Tras el inicio de las llamadas Primaveras árabes, el establishment político de los países industrializados aceptó de buenas ganas la presencia de militantes islámicos en los Gobiernos de Túnez, Egipto, Libia. Más aún: no dudó en bendecir a los jihadistas radicales que tratan por todos los medios de acabar con las estructuras laicas implantadas en Siria por los colonizadores franceses y perpetuadas por la dinastía de los Assad.
Cabe preguntarse: ¿serán los militantes islámicos el relevo deseado por Occidente en una región hasta ahora controlada por regímenes autoritarios y retrógrados? ¿A quién le favorece el cambio? Aparentemente, no a los pueblos de la zona.
A la hora de buscar el común denominador de la nueva clase dirigente emanante de las Primaveras, sorprende el paralelismo entre el egipcio Mohamed Mursi, educado en California, el libio Mahmud Jibril, economista que proviene de las universidades norteamericanas, el tunecino Ahmed al Ganoushi, uno de los ideólogos islámicos de mayor relieve, educado en Francia y exiliado en Londres, el iraquí Ahmed Chalabi, titulado del Instituto Tecnológico de Massachusetts (MIT), el también iraquí Ali Alawi, ex ministro de comercio y de defensa de Irak, educado en los Estados Unidos.

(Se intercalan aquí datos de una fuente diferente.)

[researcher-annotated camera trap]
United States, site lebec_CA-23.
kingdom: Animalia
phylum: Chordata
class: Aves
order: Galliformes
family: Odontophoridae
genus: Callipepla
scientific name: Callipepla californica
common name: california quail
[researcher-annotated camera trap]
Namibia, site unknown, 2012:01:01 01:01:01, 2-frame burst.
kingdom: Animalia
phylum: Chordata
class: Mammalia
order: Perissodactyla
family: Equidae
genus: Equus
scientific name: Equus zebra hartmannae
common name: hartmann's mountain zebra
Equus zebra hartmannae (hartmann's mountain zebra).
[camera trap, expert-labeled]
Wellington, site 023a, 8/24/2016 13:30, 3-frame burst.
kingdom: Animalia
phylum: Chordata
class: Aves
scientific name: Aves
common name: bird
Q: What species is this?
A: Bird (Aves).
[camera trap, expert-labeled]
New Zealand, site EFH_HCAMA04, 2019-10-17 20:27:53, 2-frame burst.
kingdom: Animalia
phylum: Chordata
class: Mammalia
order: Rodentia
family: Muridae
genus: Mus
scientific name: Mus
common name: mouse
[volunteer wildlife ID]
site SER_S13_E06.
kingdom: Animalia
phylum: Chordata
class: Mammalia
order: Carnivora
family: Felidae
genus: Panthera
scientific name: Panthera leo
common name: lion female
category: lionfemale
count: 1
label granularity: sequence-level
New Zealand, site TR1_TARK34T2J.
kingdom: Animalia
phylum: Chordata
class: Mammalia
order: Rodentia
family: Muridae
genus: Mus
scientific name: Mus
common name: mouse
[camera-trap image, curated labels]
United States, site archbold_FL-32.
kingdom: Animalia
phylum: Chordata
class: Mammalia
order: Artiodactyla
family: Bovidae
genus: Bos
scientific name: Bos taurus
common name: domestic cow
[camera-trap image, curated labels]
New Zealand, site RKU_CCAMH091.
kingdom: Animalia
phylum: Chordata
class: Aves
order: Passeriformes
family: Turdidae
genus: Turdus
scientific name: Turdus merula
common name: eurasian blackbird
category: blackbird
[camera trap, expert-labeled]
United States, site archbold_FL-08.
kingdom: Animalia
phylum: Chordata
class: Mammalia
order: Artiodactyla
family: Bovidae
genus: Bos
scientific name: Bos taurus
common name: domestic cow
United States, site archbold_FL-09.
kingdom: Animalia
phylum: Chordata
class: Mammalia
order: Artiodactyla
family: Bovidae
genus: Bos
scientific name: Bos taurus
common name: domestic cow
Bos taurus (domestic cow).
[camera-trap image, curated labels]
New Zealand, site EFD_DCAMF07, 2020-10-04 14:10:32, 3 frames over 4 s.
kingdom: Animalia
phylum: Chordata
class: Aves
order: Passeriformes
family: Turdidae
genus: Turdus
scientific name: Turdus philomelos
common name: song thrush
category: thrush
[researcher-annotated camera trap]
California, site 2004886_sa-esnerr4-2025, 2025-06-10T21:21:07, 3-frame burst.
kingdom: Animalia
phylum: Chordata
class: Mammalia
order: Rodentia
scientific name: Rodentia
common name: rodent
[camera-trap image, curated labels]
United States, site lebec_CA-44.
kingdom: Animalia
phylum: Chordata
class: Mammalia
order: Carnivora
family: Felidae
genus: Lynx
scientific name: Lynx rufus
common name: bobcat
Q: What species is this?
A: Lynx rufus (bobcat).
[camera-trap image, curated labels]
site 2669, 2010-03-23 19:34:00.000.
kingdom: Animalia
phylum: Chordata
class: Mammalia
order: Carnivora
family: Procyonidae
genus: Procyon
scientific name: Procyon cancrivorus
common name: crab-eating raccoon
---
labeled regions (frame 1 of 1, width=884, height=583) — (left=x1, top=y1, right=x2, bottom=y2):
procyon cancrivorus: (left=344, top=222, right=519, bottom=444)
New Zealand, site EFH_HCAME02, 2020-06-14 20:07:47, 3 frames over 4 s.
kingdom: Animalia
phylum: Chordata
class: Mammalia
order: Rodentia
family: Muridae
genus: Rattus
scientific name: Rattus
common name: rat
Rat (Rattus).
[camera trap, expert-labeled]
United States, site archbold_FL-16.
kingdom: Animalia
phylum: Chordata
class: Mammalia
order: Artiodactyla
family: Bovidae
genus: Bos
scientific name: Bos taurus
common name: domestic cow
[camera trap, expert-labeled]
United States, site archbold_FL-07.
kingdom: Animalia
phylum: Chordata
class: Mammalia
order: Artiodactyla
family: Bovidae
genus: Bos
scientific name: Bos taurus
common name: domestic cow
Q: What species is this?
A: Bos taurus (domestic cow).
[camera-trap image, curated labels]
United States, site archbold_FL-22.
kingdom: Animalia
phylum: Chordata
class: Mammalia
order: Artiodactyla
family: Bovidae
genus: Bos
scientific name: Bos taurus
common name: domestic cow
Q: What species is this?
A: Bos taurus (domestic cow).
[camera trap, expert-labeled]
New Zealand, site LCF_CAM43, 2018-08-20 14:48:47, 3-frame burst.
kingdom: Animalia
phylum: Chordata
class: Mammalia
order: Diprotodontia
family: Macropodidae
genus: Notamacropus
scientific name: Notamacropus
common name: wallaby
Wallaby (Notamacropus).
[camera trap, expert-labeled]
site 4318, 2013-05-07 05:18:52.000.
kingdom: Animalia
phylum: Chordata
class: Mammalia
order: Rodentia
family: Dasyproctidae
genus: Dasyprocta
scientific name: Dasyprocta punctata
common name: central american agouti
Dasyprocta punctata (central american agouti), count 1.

¿Simple casualidad? Demasiadas casualidades. Pero no, las casualidades no existen. Ahora bien, si hacemos caso omiso de las teorías conspiracionistas, llegaremos fácilmente a la conclusión de que los espectaculares cambios socio-políticos contemplados a comienzos de la pasada década por la Administración Bush se han ido materializando. Pero los nuevos aliados de Washington y de Bruselas no son valedores de la democracia ni defensores del ideario humanista de la civilización occidental. Su llegada al poder no mejora la imagen de los Estados Unidos y/o de sus socios europeos en el mundo árabe, ni deja entrever un cambio de actitud de la opinión pública musulmana frente al fiel aliado de Norteamérica en la región: Israel. Al contrario: las llamadas Primaveras parecen hacer especial hincapié en la… importancia de llamarse Mohamed.